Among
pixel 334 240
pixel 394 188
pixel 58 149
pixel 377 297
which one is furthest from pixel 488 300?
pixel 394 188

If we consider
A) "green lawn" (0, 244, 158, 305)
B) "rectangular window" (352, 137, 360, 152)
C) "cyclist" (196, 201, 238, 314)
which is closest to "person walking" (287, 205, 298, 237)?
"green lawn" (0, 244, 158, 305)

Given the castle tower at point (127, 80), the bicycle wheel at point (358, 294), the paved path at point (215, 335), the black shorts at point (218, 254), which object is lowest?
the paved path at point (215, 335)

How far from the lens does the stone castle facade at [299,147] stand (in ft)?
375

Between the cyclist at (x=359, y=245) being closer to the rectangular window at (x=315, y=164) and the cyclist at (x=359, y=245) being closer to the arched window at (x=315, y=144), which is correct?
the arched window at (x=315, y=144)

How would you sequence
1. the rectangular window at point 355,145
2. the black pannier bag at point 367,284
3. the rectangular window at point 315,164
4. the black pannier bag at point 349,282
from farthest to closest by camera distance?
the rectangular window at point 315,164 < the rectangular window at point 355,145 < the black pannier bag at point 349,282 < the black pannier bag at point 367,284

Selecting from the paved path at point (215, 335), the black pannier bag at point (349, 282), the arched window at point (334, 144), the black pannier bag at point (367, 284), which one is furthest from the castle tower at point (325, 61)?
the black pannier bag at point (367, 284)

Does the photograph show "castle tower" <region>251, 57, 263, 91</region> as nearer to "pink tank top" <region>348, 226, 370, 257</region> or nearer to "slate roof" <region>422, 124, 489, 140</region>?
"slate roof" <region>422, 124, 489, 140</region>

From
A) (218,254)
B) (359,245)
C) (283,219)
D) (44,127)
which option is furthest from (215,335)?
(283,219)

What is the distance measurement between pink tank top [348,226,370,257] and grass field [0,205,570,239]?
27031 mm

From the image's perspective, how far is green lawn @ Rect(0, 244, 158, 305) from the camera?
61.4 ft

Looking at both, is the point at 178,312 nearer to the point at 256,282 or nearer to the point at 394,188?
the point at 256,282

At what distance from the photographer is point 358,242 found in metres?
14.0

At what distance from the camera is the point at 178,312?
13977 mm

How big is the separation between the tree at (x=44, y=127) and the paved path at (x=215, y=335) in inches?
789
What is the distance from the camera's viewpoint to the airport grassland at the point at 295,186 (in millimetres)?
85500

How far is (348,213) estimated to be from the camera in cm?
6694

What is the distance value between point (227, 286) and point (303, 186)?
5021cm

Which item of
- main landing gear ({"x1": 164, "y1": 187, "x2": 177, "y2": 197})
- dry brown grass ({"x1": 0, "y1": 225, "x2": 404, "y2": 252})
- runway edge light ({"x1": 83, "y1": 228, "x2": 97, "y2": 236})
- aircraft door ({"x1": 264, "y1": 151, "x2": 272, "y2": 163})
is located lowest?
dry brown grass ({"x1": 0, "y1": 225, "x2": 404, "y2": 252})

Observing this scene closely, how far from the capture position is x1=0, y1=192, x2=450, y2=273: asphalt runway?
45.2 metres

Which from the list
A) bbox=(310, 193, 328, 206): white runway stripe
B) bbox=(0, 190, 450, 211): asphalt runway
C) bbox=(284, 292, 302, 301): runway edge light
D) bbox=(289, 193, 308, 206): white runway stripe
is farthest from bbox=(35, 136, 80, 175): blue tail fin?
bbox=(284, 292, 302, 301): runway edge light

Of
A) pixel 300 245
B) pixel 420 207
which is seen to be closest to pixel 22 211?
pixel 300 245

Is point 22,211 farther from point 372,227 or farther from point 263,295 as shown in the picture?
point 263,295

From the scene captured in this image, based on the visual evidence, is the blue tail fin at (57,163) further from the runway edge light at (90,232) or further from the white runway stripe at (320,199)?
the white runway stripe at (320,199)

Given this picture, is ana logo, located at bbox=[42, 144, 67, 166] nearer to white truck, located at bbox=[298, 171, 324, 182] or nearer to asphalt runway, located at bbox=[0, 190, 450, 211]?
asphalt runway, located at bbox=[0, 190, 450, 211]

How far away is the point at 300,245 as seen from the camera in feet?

▸ Task details: Duplicate the part of the data above that opens with the line containing "From the image's" and closes with the line containing "45.2 metres", including both of those lines.

▸ Response for this exercise:
From the image's perspective, how far is green lawn @ Rect(0, 244, 158, 305) from the camera?
61.4 ft

Looking at both, is the point at 178,312 nearer to the point at 256,282 or nearer to the point at 394,188?
the point at 256,282

At what distance from the photographer is point 358,242 found in metres?
14.0

At what distance from the camera is the point at 178,312?
13977 mm

How big is the separation between the tree at (x=44, y=127) and the paved path at (x=215, y=335) in inches?
789
What is the distance from the camera's viewpoint to the airport grassland at the point at 295,186 (in millimetres)?
85500

How far is (348,213) estimated to be from the camera in cm?
6694

What is the distance value between point (227, 286) and point (303, 186)?
5021cm

Which item of
- main landing gear ({"x1": 164, "y1": 187, "x2": 177, "y2": 197})
- dry brown grass ({"x1": 0, "y1": 225, "x2": 404, "y2": 252})
- runway edge light ({"x1": 83, "y1": 228, "x2": 97, "y2": 236})
- aircraft door ({"x1": 264, "y1": 151, "x2": 272, "y2": 163})
is located lowest?
dry brown grass ({"x1": 0, "y1": 225, "x2": 404, "y2": 252})

Observing this scene closely, how far from the capture position is x1=0, y1=192, x2=450, y2=273: asphalt runway?
45.2 metres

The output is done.